ヴァルドは、笑みを消し、鋭い視線を向ける。
「時詠みは、非常に稀少で、扱いを誤れば本人にも周囲にも危険です。だからこそ……適切な保護が必要になります。」
「……保護?」
私の胸の内に、あの日の記憶が蘇る。
黒い外套。
炎に包まれた村。
青白い槍のような光に貫かれた、母。
「……セレク局長、ひとつ、私から聞いてもいいでしょうか?」
ヴァルドはゆっくりと頷く。
「ええ、もちろん」
私は、震える声で問いかける。
「その紋章は――十年前も時律監察局のものだったのですか?」
部屋の空気が、質量を持ったかのように重くなる。
「ええ、紋章は当時から変わっていません」
私の指が震え、胸にはあの日の記憶を抱える。
「では……、《北境時災鎮圧作戦》を知っていますか?」
彼の表情は、張り付いたかのように全く変わらない。
「……知っています」
「あれは、監察局が関わった作戦なのですか?」
ヴァルドは、一拍置いて冷淡に答える。
「――監察局が関与したこと自体は、否定しません」
隣にいるアネルの表情が、さあっと凍りつく。
私は、震える手を、ぎゅっと握りしめた。
「私の家族は、……その日に殺されました」
ヴァルドの表情が一瞬ぴくりとするが、変わらない。
「……そうですか」
彼は、先ほどの冷たく甘い声で続ける。
「だからこそ、あなたを保護する必要があるのですよ。ティルア」
私の脳裏に、両親や姉、村の人々の顔が浮かぶ。
握られた手に、さらに力が入る。
「私は、その保護を望みません」
「望むかどうかと、必要かどうかは別の問題です」
その声は、私を実験道具のように見ているように聞こえた。
アネルが低く、震えた声で返す。
「……本人が望まない保護は、保護とは呼ばない」
「では、何と?」
「ただの拘束だ」
ヴァルドはふっと笑う。
「やはりあなたは危ういですねぇ、ブリューム局長」
ヴァルドは続ける。
「――人は、自分に害を及ぼす選択すらします。それでも、選択を尊重するのですか?」
「尊重する」
ヴァルドはひとつため息をつく。
「……ティルアが、自ら死ぬ未来を選んでも?」
アネルの瞳が、一瞬揺れた。
「……だから、一緒に別の道を探す」
ヴァルドの表情が、わずかに歪んだ気がした。
監察局の書記官がパタンと書類をとじる。
「……本日の審査結果は、追って正式に報告します」
席を立ったヴァルドが、私のそばを通りざまに甘い声を落とす。
「ただ……ひとつだけ覚えておいてください」
「何をですか?」
「時律監察局ほど、あなたの力を理解できる組織はありません」
アネルが鋭い視線を向ける。
「……理解と所有を混同するな」
ヴァルドは微笑み、去り際に声を落とす。
「所有など。
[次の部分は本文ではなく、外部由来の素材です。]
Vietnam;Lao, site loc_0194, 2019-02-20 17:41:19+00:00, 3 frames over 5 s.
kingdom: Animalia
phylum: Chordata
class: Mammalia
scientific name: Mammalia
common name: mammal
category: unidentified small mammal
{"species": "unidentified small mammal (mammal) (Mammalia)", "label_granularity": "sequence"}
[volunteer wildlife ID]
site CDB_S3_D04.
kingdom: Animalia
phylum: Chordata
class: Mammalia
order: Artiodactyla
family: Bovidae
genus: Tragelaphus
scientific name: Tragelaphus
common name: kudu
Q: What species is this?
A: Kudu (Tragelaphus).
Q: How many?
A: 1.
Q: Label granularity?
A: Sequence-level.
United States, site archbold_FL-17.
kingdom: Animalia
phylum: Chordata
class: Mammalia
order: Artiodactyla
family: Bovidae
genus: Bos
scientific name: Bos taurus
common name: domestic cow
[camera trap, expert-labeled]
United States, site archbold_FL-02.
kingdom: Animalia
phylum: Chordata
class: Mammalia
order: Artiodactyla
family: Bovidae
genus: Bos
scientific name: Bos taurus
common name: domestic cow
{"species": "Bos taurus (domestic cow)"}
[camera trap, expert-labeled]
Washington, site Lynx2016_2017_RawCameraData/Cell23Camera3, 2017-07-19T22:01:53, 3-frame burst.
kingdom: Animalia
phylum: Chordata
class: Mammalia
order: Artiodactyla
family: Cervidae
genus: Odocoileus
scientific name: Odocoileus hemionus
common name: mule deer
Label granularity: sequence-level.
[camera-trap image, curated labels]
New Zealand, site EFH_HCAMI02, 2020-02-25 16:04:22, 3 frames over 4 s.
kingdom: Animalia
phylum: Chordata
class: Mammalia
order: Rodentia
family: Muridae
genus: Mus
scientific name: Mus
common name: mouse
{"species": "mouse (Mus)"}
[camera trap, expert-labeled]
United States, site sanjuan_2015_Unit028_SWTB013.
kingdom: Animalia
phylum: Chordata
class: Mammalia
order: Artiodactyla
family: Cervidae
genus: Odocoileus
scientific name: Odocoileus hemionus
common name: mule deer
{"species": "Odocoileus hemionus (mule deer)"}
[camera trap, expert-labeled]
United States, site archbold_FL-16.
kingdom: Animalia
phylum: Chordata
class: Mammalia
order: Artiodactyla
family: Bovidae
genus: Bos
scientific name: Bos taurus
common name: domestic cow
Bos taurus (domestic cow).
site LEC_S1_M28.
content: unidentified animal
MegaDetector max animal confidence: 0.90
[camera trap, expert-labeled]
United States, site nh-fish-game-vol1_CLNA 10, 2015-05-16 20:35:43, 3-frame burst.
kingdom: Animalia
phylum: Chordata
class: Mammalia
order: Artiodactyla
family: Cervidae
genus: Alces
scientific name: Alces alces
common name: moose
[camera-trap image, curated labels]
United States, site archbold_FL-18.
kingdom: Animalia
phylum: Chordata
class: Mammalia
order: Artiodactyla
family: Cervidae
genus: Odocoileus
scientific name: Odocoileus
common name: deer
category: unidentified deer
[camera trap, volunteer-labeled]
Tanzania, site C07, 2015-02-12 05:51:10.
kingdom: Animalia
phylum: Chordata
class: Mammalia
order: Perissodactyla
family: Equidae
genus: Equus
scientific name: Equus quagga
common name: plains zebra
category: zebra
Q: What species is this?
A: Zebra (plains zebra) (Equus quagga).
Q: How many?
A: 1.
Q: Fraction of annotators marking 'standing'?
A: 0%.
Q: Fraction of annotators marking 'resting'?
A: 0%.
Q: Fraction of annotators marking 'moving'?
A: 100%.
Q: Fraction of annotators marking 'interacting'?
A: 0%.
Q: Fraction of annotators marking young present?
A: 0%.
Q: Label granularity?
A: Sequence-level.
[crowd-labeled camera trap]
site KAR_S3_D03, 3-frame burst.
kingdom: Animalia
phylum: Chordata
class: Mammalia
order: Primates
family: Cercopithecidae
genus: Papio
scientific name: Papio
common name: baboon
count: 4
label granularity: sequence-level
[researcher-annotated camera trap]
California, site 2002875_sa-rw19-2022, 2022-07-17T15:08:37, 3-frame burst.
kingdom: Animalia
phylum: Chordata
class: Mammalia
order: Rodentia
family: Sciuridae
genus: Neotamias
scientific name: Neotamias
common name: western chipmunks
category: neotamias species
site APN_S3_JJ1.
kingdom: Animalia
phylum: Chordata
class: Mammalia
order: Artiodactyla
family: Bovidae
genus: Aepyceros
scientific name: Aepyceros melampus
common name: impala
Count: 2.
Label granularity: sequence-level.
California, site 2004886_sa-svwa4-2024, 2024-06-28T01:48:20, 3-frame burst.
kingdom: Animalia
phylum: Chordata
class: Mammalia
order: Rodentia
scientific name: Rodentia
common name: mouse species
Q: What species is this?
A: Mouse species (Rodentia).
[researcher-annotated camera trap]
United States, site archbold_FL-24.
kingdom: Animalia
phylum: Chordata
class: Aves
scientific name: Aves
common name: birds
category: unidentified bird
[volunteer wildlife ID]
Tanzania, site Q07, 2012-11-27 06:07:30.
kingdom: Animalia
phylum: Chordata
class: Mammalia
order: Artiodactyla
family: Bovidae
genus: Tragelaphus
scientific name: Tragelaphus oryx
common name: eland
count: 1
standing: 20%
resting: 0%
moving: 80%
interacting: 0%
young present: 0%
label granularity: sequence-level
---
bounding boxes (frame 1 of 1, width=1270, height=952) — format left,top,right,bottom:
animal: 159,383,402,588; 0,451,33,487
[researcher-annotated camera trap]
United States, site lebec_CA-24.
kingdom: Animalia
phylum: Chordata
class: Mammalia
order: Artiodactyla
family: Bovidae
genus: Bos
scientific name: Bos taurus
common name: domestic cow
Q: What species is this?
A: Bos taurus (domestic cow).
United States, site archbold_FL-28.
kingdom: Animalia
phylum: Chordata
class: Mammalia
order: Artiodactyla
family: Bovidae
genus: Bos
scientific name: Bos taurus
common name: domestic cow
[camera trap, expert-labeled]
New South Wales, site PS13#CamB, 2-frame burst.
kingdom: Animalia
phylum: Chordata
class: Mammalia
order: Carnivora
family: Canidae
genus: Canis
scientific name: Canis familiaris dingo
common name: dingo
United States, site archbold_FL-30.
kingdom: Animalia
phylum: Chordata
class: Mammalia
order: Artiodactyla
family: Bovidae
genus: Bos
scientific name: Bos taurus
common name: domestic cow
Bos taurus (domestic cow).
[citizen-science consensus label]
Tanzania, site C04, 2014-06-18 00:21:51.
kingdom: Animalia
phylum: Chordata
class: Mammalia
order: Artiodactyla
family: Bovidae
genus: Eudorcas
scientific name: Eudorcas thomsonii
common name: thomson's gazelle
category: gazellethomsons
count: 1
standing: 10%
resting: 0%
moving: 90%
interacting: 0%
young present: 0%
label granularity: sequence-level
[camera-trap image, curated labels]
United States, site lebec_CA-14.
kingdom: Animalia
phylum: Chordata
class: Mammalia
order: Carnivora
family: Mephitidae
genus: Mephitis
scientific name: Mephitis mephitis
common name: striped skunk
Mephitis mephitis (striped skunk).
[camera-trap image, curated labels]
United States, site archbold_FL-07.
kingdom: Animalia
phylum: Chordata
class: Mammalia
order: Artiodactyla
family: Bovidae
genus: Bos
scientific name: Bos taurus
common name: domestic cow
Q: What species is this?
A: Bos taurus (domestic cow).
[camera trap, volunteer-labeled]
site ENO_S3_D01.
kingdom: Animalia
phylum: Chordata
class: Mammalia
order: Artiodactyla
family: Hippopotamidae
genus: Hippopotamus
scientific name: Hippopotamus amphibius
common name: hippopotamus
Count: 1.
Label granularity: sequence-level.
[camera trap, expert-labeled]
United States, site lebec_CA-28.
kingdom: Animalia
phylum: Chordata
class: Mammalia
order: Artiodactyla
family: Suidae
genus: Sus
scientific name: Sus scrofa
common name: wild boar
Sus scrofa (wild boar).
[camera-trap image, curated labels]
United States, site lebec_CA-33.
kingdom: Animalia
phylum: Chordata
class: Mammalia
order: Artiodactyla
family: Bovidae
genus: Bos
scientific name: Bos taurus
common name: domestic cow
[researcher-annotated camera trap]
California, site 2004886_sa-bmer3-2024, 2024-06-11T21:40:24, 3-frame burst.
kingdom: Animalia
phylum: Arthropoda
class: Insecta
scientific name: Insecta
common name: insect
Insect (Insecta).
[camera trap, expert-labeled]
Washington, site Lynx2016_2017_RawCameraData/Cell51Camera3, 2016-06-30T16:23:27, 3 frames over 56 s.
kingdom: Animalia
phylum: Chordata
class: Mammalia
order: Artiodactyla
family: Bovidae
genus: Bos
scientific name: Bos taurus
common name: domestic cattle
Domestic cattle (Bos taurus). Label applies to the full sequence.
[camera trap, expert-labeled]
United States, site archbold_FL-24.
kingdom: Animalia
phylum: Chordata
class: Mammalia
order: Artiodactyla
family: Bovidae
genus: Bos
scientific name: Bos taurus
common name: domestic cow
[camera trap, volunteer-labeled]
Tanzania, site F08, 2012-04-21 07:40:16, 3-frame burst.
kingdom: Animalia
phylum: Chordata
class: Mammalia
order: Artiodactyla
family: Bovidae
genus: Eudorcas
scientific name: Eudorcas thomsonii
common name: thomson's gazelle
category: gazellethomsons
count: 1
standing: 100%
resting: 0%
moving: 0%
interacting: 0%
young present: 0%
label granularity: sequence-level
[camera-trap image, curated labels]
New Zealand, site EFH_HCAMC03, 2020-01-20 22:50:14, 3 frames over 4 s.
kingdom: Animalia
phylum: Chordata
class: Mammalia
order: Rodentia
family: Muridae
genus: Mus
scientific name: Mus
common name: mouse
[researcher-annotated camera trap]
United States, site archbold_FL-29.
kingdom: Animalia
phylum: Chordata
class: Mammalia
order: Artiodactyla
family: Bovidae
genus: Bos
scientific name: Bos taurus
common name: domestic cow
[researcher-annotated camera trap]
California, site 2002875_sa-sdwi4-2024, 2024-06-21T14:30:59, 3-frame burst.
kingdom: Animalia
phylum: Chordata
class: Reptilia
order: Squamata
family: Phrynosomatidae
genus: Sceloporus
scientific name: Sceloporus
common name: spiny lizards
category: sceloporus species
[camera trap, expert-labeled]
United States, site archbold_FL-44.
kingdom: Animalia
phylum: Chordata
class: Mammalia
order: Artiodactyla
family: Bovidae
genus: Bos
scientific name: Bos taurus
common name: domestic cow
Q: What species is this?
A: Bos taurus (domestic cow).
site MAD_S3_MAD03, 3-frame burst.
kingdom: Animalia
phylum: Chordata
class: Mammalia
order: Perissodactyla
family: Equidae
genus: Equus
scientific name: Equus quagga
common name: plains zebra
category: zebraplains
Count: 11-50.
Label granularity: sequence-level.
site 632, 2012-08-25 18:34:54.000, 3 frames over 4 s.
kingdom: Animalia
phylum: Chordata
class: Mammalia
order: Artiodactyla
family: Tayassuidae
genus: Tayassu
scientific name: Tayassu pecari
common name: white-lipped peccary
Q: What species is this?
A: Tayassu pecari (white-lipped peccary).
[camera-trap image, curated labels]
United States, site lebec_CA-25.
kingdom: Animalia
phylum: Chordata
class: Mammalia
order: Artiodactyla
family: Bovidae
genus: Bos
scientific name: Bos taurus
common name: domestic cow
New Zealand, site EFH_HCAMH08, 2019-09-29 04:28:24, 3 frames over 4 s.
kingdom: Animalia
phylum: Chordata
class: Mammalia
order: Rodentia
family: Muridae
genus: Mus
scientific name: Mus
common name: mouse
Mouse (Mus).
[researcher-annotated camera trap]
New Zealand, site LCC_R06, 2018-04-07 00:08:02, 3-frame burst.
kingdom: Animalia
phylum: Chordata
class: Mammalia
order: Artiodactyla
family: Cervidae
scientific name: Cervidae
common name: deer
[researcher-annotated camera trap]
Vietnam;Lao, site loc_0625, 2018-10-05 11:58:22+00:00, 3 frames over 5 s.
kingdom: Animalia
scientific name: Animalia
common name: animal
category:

私は一言も申し上げていませんよ」
部屋の空気がふっと戻る。
しかし、私の震えは止まらず、アネルに支えられ、戦略局へ戻る。
アネルが、私の机にことん、と温かいお茶の入ったカップを置く。
深呼吸し、お茶を口にする。強張った身体が、少しずつほどけていく。
「……ティルア、よく話した」
私はアネルの方を見る。
「怖かったです」
「ああ」
「でも……言えました」
次の日、戦略局の空気は凍りついていた。
監察局の黒い封筒が、アネルに届けられる。
開いたその時、彼の顔色が変わった。
『ティルア・ソルデヴィア解析官について、時律監察局による保護管理を推奨。よって安全確保のため身柄の一時移管を求める』
足元が、崩れ落ちる感覚がした。